>> START Records for the task
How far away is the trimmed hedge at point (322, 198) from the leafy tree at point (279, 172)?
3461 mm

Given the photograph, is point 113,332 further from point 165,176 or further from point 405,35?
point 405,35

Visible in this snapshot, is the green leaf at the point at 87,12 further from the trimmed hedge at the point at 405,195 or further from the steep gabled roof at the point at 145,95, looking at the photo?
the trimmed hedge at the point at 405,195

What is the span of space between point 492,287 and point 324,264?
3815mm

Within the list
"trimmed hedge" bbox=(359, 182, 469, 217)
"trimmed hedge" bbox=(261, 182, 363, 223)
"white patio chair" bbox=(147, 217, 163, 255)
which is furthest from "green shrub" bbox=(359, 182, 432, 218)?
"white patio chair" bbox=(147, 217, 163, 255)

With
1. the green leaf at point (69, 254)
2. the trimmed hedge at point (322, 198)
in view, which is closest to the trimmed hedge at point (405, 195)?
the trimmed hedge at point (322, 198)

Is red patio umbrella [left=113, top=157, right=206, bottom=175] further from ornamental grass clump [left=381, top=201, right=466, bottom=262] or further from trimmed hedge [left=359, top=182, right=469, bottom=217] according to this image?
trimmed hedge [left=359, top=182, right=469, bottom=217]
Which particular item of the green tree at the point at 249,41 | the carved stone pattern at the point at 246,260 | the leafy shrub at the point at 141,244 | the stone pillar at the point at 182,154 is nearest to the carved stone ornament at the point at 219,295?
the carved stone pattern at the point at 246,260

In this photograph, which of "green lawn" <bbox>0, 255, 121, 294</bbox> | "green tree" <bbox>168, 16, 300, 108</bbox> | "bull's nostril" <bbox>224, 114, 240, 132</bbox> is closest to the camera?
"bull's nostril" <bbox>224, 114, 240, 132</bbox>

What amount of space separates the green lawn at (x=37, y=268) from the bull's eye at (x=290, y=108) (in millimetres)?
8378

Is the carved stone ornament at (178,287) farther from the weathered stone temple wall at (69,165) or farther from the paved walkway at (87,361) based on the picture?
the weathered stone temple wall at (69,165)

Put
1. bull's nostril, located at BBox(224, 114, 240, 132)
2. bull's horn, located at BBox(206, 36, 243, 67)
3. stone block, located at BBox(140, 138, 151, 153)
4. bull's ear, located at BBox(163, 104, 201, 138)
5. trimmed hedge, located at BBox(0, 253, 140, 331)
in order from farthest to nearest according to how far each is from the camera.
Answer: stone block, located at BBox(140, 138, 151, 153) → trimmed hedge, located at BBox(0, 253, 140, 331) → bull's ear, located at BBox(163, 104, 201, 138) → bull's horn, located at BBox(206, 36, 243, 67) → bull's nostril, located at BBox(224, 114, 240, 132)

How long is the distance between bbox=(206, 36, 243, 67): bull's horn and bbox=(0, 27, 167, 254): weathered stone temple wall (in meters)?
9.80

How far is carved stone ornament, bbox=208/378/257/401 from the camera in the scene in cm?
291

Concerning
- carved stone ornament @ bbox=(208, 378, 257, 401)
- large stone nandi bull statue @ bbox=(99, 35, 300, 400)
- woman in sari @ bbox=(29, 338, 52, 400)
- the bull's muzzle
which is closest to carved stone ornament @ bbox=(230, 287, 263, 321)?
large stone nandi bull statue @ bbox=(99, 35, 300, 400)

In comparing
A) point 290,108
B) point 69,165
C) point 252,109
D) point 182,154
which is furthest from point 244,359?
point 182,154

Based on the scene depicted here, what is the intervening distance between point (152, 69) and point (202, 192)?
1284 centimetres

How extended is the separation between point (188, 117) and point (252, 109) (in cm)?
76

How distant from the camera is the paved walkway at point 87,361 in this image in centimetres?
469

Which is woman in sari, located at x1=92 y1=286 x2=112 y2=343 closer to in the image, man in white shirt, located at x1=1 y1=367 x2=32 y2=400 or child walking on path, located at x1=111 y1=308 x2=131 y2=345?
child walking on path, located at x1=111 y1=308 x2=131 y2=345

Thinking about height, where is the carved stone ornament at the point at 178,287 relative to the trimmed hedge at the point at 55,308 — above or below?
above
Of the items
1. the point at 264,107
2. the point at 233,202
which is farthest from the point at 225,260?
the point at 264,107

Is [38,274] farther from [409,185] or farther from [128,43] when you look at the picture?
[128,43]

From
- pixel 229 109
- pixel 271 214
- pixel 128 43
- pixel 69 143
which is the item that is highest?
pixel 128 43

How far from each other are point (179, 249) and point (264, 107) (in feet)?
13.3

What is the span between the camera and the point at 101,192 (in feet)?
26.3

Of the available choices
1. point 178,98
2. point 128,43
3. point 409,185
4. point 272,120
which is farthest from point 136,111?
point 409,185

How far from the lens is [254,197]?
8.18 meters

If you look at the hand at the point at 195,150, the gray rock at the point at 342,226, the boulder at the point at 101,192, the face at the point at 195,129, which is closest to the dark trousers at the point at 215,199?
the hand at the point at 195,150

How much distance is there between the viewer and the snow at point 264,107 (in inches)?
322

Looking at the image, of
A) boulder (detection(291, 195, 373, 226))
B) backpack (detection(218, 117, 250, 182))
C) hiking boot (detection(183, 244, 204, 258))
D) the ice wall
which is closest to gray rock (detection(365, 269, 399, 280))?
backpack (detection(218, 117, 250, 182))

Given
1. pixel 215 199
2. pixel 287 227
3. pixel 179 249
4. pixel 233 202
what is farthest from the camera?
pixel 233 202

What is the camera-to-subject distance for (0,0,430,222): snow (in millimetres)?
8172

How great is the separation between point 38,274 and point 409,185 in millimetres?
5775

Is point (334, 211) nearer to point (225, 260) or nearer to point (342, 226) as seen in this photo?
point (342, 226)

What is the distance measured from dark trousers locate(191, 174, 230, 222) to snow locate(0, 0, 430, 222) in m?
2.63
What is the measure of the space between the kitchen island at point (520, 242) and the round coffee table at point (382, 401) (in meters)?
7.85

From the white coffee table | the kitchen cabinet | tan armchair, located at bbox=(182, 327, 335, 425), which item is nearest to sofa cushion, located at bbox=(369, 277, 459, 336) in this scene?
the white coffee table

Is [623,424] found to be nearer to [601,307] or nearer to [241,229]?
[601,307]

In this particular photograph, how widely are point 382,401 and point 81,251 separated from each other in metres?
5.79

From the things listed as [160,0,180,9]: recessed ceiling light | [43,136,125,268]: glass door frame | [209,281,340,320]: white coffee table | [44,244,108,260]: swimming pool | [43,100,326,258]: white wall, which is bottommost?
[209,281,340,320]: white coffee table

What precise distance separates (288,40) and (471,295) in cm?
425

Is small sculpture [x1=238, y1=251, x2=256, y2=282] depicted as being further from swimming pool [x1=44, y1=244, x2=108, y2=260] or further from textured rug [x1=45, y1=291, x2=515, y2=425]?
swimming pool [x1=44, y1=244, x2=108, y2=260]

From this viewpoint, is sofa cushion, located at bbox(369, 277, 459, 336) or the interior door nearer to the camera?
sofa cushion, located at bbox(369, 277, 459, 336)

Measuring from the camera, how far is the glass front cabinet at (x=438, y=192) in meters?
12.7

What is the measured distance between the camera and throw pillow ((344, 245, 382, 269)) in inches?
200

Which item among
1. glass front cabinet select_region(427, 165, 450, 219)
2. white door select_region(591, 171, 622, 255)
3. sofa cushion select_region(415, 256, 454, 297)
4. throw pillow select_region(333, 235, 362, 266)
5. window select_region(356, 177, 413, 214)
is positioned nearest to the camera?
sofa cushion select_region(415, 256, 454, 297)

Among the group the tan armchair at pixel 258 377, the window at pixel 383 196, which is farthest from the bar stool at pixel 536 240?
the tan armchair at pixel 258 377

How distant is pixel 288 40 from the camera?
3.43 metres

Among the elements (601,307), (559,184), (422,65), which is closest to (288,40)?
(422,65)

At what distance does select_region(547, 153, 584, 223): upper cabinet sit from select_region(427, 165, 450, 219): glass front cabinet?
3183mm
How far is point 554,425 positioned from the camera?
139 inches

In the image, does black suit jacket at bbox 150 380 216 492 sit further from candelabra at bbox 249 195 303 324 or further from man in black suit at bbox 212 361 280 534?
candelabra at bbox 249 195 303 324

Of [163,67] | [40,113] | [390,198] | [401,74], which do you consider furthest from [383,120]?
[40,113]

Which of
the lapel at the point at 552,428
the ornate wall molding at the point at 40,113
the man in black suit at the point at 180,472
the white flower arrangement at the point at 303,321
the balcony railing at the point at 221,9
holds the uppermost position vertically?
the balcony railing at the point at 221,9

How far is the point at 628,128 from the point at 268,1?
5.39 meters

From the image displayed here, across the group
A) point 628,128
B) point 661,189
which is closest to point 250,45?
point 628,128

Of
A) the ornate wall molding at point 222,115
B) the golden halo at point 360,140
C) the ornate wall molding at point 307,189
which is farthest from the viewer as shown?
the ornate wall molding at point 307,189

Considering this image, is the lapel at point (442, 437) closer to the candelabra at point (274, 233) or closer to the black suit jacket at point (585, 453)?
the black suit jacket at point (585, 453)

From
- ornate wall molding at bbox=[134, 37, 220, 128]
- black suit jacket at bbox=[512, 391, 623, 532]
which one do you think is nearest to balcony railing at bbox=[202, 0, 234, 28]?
>> END Records for the task
### Instruction
Every line from the one containing "Among the group" through the last line of the entries must be written out verbatim, and no other line.

### Expected answer
Among the group the tan armchair at pixel 258 377, the window at pixel 383 196, which is farthest from the bar stool at pixel 536 240?
the tan armchair at pixel 258 377

How distant is pixel 288 40 from the camera?
3.43 metres

Among the elements (601,307), (559,184), (422,65), which is closest to (288,40)?
(422,65)

At what distance does select_region(547, 153, 584, 223): upper cabinet sit from select_region(427, 165, 450, 219): glass front cabinet?
3183mm
How far is point 554,425 positioned from the camera?
139 inches

In the image, does black suit jacket at bbox 150 380 216 492 sit further from candelabra at bbox 249 195 303 324 or further from man in black suit at bbox 212 361 280 534?
candelabra at bbox 249 195 303 324

Of [163,67] | [40,113] | [390,198] | [401,74], which do you consider furthest from [383,120]?
[40,113]

Which of
the lapel at the point at 552,428
the ornate wall molding at the point at 40,113
the man in black suit at the point at 180,472
the white flower arrangement at the point at 303,321
the balcony railing at the point at 221,9
holds the uppermost position vertically?
the balcony railing at the point at 221,9

How far is the point at 628,128 from the point at 268,1?
5.39 meters

From the image displayed here, across the group
A) point 628,128
B) point 661,189
which is closest to point 250,45?
point 628,128

Of
A) the ornate wall molding at point 222,115
B) the golden halo at point 360,140
C) the ornate wall molding at point 307,189
which is farthest from the viewer as shown?
the ornate wall molding at point 307,189

Considering this image, is the lapel at point (442, 437) closer to the candelabra at point (274, 233) or closer to the black suit jacket at point (585, 453)?
the black suit jacket at point (585, 453)

From
- ornate wall molding at bbox=[134, 37, 220, 128]
- black suit jacket at bbox=[512, 391, 623, 532]
which one do you think is nearest to balcony railing at bbox=[202, 0, 234, 28]?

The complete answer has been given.